Court of Appeals of Oregon

December 18, 2019

STATE OF OREGON, Plaintiff-Respondent,
v.
ALI JASIM MOHAMMED, Defendant-Appellant.

          Submitted June 20, 2019

          Washington County Circuit Court 17CN05826; Ramon A. Pagan, Judge.

          Ernest G. Lannet, Chief Defender, Criminal Appellate Section, and Sarah Laidlaw, Deputy Public Defender, Office of Public Defense Services, fled the brief for appellant.

          Ellen F. Rosenblum, Attorney General, Benjamin Gutman, Solicitor General, and Julia Glick, Assistant Attorney General, fled the brief for respondent.

          Before Armstrong, Presiding Judge, and Tookey, Judge, and Shorr, Judge.

         Case Summary: Defendant appeals a judgment of contempt, ORS 33.015(2) (b). Defendant was found in contempt for violating a Family Abuse Prevention Act (FAPA) restraining order, ORS 107.718, that had prohibited defendant from having contact with G. Defendant argues that the trial court erred by finding that he "willfully" violated the restraining order, as required for a finding of contempt under ORS 33.015(2)(b), because he believed that the order had been dismissed. Held: A rational trier of fact, drawing all reasonable inferences in the light most favorable to the state, could have found all of the elements of contempt beyond a reasonable doubt. The trial court's findings were supported by evidence in the record, and the record supported a reasonable inference that defendant did not have a contemporaneous, good faith belief that the FAPA order had been dismissed. Thus, the trial court did not err when it found that defendant willfully violated the restraining order and found defendant in contempt.

          [301 Or. App.App.368] TOOKEY, J.

         Defendant appeals a judgment of contempt, ORS 33.015(2Xb).[1] Defendant was found in contempt for violating a Family Abuse Prevention Act (FAPA) restraining order, ORS 107.718, that had prohibited defendant from having contact with G, the mother of his child. Defendant argues that the trial court erred by finding that he "willfully" violated the restraining order, as required for a finding of contempt under ORS 33.015(2)(b), because he believed that the order had been dismissed. Our review of the record leads us to conclude that the record contains sufficient evidence from which the trial court could have found that defendant knew that the order had not been dismissed, and, thus, the violation of the order was "done willfully." ORS 33.015(2). Accordingly, we affirm.

         We "review the denial of a motion for judgment of acquittal on punitive contempt to determine whether the record contains evidence from which a rational trier of fact, drawing all reasonable inferences in the light most favorable to the state, could find all elements of contempt beyond a reasonable doubt." State v. Graham, 251 Or.App. 217, 218, 284 P.3d 515 (2012).[2] In accordance with our standard of review, "[w]e recite the material facts in the light most favorable to the state, consistently with the trial court's express findings." State v. Nicholson, 282 Or.App. 51, 52, 383 P.3d 977 (2016).

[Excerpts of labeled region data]
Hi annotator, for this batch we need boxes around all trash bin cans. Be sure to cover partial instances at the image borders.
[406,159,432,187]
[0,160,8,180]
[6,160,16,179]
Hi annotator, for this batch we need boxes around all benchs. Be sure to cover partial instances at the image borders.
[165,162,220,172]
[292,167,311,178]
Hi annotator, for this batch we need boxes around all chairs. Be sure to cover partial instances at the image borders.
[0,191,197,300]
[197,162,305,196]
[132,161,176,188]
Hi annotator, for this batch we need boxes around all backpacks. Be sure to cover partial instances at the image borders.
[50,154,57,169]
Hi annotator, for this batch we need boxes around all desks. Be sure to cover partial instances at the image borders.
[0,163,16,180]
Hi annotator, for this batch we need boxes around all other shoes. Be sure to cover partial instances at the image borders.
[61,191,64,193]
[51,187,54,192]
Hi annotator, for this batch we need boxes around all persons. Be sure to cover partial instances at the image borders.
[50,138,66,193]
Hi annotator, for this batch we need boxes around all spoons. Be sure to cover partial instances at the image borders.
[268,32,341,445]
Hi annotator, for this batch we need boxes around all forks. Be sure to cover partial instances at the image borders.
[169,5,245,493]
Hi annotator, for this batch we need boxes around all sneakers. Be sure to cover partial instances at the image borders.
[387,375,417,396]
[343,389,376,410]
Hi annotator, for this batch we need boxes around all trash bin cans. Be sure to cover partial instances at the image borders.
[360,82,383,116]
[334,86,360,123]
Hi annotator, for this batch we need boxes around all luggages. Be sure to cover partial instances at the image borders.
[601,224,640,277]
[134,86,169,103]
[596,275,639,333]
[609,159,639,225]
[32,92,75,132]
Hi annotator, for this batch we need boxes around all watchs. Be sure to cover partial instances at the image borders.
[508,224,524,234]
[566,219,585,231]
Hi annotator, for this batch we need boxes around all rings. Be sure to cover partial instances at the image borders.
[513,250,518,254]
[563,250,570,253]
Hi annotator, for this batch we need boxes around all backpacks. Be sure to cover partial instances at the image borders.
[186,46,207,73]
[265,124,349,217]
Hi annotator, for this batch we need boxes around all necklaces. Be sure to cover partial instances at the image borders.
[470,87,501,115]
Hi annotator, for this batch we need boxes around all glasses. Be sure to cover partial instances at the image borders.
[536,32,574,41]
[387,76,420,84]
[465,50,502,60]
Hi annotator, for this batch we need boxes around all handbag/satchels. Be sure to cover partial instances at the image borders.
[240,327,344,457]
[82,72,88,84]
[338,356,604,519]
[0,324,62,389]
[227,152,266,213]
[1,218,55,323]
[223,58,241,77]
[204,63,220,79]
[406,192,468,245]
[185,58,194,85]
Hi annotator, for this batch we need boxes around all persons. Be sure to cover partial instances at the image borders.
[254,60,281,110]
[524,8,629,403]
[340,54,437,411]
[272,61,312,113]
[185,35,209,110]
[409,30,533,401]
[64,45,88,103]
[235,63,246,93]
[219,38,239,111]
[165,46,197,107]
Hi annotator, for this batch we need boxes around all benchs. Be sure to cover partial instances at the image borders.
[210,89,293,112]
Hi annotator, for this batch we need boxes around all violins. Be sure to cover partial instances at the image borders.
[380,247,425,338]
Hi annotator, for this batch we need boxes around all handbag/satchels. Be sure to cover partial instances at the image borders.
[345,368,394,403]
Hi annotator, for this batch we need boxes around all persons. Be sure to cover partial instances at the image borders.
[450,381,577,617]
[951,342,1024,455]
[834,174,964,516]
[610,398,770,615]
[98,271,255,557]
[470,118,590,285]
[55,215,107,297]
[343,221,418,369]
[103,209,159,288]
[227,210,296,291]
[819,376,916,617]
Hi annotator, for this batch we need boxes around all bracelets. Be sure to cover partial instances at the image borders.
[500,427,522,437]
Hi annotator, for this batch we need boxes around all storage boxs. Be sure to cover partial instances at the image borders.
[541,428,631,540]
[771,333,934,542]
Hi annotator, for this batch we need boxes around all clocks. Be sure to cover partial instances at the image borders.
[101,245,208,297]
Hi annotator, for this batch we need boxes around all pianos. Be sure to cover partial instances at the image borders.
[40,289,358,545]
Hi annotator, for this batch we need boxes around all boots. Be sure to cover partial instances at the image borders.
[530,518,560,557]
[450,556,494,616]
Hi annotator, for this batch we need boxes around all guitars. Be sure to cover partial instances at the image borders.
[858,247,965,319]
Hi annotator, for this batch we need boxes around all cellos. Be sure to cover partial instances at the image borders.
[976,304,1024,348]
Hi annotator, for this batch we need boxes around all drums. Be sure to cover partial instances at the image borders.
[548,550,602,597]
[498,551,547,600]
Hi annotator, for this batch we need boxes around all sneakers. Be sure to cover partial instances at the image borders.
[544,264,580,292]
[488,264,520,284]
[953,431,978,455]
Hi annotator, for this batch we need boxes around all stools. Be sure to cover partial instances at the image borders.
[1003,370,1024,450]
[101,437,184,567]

PROBLEMS TO WORK ON:
1. Can you set down, word for word, the part of the court opinion starting with "[301 Or. App.App.368]" and going on through "Accordingly, we affirm."?
2. Can you pull out, verbatim, the lines of the entries starting with the line that contains "Hi annotator, for this batch we need boxes around all chairs." and going on through the line that contains "[51,187,54,192]", with both of those lines included?

SOLVED TASKS:
1.
[301 Or. App.App.368] TOOKEY, J.

         Defendant appeals a judgment of contempt, ORS 33.015(2Xb).[1] Defendant was found in contempt for violating a Family Abuse Prevention Act (FAPA) restraining order, ORS 107.718, that had prohibited defendant from having contact with G, the mother of his child. Defendant argues that the trial court erred by finding that he "willfully" violated the restraining order, as required for a finding of contempt under ORS 33.015(2)(b), because he believed that the order had been dismissed. Our review of the record leads us to conclude that the record contains sufficient evidence from which the trial court could have found that defendant knew that the order had not been dismissed, and, thus, the violation of the order was "done willfully." ORS 33.015(2). Accordingly, we affirm.

2.
Hi annotator, for this batch we need boxes around all chairs. Be sure to cover partial instances at the image borders.
[0,191,197,300]
[197,162,305,196]
[132,161,176,188]
Hi annotator, for this batch we need boxes around all backpacks. Be sure to cover partial instances at the image borders.
[50,154,57,169]
Hi annotator, for this batch we need boxes around all desks. Be sure to cover partial instances at the image borders.
[0,163,16,180]
Hi annotator, for this batch we need boxes around all other shoes. Be sure to cover partial instances at the image borders.
[61,191,64,193]
[51,187,54,192]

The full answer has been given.